LISTA ZADAŃ.
1 - Na podstawie listu o skrzyżowaniu przy Lesie Bródnowskim odpowiedz krótko na pytania:
(a) Co ogłosił ZTM?
(b) W którym roku deweloperów zobowiązano do przebudowy skrzyżowania?
(c) Na jaką konieczność wskazał w 2008 r. Miejski Inżynier Ruchu?
2 - Streść list o skrzyżowaniu przy Lesie Bródnowskim w dwóch zdaniach.
3 - Dopisz dalszy ciąg listu o skrzyżowaniu przy Lesie Bródnowskim, zaczynając po jego ostatnim zdaniu.

WYBRANY FRAGMENT.
▬▬▬▬▬▬▬▬▬▬

„Władze dzielnicy zapomniały o zobowiązaniach nałożonych na deweloperów” [LIST]

22
Share

ZTM ogłosił budowę nowych przystanków autobusowych na ul. Kondratowicza przy skrzyżowaniu z Blokową. Ale nasz czytelnik zauważa, jakie to stwarza problemy.

 

Zlokalizowane bezpośrednio przy Lesie Bródnowskim skrzyżowanie ul. Kondratowicza z ul. Blokową i ul. Przy Grodzisku, zasłynęło niechlubnie w ostatnim czasie całą serią wypadków i kolizji oraz potrąceń pieszych (nawet kilka zdarzeń w miesiącu).

Zwiększenie natężenia ruchu w tej lokalizacji po wybudowaniu nowych osiedli spowodowało, że obecnie, w godzinach szczytu, bardzo trudno jest włączyć się do ruchu z ulic poprzecznych w ulicę Kondratowicza czy też skręcić w lewo w te ulice przecinając pas ruchu w kierunku przeciwnym.

Sytuację ruchową w tym rejonie, związaną z budową nowych osiedli, już wiele lat temu przewidział Zarząd Dróg Miejskich. Dlatego też deweloperzy budujący osiedla pod Lasem Bródnowskim już w 2004 roku zobowiązani zostali do przebudowy skrzyżowania w taki sposób, by w ciągu ul. Kondratowicza wyznaczone zostały lewoskręty w ul. Blokową i w ul. Przy Grodzisku. Dodatkowo, w 2008 r. Miejski Inżynier Ruchu wskazał na konieczność zabudowy sygnalizacji świetlnej na wymienionym skrzyżowaniu.

Niestety mimo upływu blisko 15 lat od wydania pozwolenia na budowę pierwszych budynków w pasie pod lasem nikt nie wyegzekwował od deweloperów obowiązku przebudowy wymienionego skrzyżowania oraz zabudowy na tym skrzyżowaniu sygnalizacji świetlnej.

▬▬▬▬▬▬▬▬▬▬

WYBRANE WIERSZE.
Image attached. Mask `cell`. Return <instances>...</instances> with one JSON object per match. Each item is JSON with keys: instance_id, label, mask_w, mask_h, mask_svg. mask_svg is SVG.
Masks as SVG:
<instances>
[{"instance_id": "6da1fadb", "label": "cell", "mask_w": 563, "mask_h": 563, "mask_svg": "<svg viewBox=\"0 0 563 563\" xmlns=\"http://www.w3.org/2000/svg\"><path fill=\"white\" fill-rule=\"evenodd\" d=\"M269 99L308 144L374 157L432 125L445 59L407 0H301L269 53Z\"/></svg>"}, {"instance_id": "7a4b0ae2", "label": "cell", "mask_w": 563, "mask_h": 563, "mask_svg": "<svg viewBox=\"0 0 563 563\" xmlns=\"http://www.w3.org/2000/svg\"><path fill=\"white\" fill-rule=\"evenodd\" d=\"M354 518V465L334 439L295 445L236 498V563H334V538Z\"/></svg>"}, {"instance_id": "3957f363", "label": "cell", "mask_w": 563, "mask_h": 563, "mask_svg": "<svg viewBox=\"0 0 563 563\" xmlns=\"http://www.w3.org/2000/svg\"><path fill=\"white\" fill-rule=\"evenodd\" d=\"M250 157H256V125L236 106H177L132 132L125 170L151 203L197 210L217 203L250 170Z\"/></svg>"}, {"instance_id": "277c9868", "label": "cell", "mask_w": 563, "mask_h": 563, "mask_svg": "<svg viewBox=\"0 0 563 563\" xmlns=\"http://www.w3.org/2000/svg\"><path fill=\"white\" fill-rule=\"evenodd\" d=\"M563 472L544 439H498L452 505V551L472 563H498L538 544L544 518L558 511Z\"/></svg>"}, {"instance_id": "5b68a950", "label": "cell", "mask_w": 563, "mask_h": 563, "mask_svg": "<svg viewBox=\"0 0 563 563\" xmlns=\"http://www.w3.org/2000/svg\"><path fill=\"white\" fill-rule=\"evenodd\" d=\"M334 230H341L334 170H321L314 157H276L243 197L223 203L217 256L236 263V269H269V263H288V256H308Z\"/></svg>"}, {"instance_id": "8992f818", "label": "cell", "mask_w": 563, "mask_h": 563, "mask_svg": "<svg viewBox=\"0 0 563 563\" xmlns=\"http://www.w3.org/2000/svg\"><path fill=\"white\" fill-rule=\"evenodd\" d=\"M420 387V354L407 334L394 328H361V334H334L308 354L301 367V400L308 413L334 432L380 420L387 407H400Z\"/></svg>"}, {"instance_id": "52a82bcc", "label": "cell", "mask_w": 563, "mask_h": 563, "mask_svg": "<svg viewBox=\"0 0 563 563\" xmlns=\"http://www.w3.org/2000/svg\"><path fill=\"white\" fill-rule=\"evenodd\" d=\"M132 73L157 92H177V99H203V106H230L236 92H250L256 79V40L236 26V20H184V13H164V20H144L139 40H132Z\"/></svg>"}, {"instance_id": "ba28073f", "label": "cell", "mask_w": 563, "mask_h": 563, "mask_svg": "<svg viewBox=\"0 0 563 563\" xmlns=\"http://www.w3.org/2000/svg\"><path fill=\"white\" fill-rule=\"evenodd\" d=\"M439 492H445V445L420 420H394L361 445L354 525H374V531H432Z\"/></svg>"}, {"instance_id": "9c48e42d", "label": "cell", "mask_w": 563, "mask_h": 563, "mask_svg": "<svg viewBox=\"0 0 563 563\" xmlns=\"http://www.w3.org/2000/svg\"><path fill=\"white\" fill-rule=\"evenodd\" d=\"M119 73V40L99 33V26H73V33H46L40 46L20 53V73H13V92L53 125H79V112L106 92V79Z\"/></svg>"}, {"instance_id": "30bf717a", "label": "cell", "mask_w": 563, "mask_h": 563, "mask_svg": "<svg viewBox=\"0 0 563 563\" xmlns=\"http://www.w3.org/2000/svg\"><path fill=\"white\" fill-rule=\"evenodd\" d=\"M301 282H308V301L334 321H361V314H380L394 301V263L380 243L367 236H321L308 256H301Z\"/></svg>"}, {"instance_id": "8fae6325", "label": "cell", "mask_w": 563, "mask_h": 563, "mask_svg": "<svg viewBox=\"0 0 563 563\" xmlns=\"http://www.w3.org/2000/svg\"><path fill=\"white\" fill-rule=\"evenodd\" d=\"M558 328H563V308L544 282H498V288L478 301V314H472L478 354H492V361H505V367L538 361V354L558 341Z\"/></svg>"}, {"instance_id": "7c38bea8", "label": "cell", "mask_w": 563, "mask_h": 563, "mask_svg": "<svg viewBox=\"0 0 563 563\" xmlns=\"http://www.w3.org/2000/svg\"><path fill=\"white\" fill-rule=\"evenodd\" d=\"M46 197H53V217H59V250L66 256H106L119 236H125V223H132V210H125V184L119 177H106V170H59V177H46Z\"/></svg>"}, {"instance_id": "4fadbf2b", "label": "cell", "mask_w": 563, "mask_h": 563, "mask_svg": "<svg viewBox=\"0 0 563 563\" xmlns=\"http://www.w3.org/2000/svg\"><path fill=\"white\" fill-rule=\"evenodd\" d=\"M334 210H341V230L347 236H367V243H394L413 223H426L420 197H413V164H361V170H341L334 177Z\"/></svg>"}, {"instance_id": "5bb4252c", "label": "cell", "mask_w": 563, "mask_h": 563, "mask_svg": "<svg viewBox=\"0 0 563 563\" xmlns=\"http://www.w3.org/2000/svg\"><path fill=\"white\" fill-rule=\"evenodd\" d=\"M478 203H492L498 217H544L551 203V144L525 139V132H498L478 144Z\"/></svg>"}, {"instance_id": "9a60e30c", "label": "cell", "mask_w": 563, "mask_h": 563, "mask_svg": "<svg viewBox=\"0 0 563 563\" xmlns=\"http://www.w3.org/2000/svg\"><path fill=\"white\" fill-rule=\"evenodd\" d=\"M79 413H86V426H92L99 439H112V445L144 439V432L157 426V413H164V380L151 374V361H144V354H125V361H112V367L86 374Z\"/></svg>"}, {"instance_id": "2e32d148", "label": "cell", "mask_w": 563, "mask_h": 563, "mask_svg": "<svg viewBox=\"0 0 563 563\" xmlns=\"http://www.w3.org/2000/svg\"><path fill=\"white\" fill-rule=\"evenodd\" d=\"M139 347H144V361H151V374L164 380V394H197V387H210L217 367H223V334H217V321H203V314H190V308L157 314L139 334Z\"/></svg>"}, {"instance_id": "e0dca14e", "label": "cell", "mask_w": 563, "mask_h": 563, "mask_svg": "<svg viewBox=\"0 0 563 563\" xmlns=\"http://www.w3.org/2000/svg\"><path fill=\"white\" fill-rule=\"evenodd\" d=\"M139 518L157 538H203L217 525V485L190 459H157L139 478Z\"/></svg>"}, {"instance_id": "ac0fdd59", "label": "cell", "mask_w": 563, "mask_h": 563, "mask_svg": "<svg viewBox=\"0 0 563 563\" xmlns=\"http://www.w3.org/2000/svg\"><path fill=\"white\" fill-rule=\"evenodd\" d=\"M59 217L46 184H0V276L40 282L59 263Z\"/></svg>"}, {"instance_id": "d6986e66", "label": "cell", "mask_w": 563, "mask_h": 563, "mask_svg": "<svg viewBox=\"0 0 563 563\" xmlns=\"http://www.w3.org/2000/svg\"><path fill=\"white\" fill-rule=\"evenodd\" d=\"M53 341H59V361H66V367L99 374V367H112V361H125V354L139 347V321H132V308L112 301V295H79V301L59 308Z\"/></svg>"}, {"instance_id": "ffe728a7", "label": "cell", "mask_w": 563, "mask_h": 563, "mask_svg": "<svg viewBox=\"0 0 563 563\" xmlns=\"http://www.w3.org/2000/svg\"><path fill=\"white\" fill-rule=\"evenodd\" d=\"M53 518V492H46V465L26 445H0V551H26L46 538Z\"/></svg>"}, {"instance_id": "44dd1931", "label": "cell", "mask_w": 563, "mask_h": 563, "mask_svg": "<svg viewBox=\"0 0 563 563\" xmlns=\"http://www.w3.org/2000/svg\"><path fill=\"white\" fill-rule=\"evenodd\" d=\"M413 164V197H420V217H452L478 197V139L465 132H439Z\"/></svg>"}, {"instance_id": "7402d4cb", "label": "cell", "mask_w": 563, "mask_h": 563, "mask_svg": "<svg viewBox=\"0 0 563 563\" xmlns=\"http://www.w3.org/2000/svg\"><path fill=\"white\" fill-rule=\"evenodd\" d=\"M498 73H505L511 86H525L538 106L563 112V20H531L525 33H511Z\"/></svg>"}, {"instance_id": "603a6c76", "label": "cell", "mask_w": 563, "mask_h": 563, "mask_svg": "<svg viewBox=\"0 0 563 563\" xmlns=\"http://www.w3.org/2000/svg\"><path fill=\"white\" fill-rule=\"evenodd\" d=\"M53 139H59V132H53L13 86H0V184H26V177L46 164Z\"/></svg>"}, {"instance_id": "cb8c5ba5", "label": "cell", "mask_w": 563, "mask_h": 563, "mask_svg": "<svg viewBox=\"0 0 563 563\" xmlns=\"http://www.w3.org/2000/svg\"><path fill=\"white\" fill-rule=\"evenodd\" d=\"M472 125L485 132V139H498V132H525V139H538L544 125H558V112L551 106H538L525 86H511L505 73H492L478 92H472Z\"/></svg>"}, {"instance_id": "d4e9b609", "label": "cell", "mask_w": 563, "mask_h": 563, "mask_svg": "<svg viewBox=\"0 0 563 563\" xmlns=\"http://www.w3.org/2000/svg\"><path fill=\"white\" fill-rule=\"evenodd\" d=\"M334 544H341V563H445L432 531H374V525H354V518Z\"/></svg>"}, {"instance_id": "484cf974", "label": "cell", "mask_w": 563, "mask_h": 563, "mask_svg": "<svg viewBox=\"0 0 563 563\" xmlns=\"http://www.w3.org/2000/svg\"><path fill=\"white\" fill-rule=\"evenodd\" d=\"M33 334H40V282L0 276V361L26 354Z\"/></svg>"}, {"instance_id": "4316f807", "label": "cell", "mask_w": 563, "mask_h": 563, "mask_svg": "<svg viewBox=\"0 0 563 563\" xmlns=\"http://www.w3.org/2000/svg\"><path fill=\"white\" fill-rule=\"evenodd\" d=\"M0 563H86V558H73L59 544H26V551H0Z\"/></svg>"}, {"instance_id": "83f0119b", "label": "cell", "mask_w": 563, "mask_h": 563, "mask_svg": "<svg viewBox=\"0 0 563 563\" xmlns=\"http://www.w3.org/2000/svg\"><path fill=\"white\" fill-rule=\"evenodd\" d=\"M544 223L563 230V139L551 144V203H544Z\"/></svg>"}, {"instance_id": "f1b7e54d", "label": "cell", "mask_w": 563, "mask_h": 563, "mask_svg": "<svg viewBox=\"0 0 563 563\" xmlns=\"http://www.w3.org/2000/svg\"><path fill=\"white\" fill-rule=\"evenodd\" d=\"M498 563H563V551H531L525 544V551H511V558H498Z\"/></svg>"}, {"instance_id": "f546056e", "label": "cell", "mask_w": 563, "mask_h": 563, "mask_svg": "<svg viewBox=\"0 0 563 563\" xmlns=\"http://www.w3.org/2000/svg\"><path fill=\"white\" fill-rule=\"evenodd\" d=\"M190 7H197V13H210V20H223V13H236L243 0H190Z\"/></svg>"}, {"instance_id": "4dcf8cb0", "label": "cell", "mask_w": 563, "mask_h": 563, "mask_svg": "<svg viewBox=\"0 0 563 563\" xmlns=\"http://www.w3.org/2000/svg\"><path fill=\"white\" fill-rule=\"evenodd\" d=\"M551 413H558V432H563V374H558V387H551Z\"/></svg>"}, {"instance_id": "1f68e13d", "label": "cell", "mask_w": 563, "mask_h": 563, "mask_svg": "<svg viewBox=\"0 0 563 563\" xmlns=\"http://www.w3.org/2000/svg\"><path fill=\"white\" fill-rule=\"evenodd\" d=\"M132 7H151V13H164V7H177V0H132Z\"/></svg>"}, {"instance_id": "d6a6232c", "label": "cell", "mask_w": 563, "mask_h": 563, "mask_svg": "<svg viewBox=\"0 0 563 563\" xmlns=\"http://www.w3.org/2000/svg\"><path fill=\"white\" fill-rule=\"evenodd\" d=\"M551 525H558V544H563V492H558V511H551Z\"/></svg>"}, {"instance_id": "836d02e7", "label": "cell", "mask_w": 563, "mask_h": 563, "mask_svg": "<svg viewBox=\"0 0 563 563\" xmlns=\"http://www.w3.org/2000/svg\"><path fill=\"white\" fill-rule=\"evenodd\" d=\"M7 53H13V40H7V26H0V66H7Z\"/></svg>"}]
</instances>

▬▬▬▬▬▬▬▬▬▬

ODPOWIEDZI DO ZADAŃ.
1 -
(a) Budowę nowych przystanków autobusowych na ul. Kondratowicza przy skrzyżowaniu z Blokową.
(b) W 2004 roku.
(c) Na konieczność zabudowy sygnalizacji świetlnej na tym skrzyżowaniu.

2 - Skrzyżowanie ul. Kondratowicza z ul. Blokową i ul. Przy Grodzisku przy Lesie Bródnowskim zasłynęło ostatnio serią wypadków, kolizji i potrąceń pieszych. Deweloperów już w 2004 roku zobowiązano do przebudowy skrzyżowania, a w 2008 roku Miejski Inżynier Ruchu wskazał na potrzebę sygnalizacji świetlnej, lecz mimo upływu blisko 15 lat nikt nie wyegzekwował tych obowiązków.

3 -
Dziś, w kontekście ogłoszonego przez Zarząd Transportu Miejskiego przetargu na budowę nowych przystanków autobusowych w ciągu ul. Kondratowicza, bezpośrednio za wyjazdem z ul. Przy Grodzisku i oraz tuż przed skrętem w ul. Blokową wydaje się, że władze Warszawy i władze dzielnicy całkowicie zapomniały o zobowiązaniach nałożonych na deweloperów.

Nowe przystanki, wybudowane w wymienionej lokalizacji na lata zablokują bowiem możliwość przebudowy wymienionego skrzyżowania, a tym samym odsuną w daleką przyszłość możliwość podniesienia bezpieczeństwa kierowców, rowerzystów i pieszych korzystających codziennie z infrastruktury drogowej w tej lokalizacji. Wyznaczenie lewoskrętów oraz zabudowa sygnalizacji świetlnej, wymagałyby bowiem odsunięcia planowanych przystanków od obecnej osi jezdni, a to nie zostało uwzględnione w planach opracowanych przez Zarząd Transportu Miejskiego.

O ile bierność władz Warszawy i władz Dzielnicy w zakresie egzekwowania zobowiązań nałożonych na deweloperów jest całkowicie niezrozumiała (brak przebudowy skrzyżowania ze środków podmiotu zewnętrznego jest de facto stratą budżetu miasta), o tyle błędne zaprojektowanie nowych przystanków przez Zarząd Transportu Miejskiego wydaje się mieć swoje wytłumaczenie. Materiały przetargowe opracowane przez ZTM opierają się bowiem na szeregu wybrakowanych danych.

Po pierwsze w dokumentach projektowych całkowicie pominięto fakt istnienia ul. Przy Grodzisku, mimo iż ulica ta generuje znaczący ruch w kierunku ul. Kondratowicza i z powrotem w kierunku nowych osiedli. W opracowaniu mowa jest wyłącznie o skrzyżowaniu ul. Kondratowicza z ul. Blokową.

Po drugie przy projektowaniu nie uwzględniono danych dotyczących zdarzeń drogowych (lawinowo rosnąca liczba kolizji, w szczególności przy włączaniu się do ruchu z kierunku ul. Blokowej).

Po trzecie wreszcie przyjęto bardzo wątpliwe parametry dotyczące ruchu pieszego i rowerowego w omawianej lokalizacji, stwierdzając że ruch ten jest wyłącznie… incydentalny, w tym również w okolicy istniejącej od jakiegoś czasu stacji rowerów miejskich Veturillo.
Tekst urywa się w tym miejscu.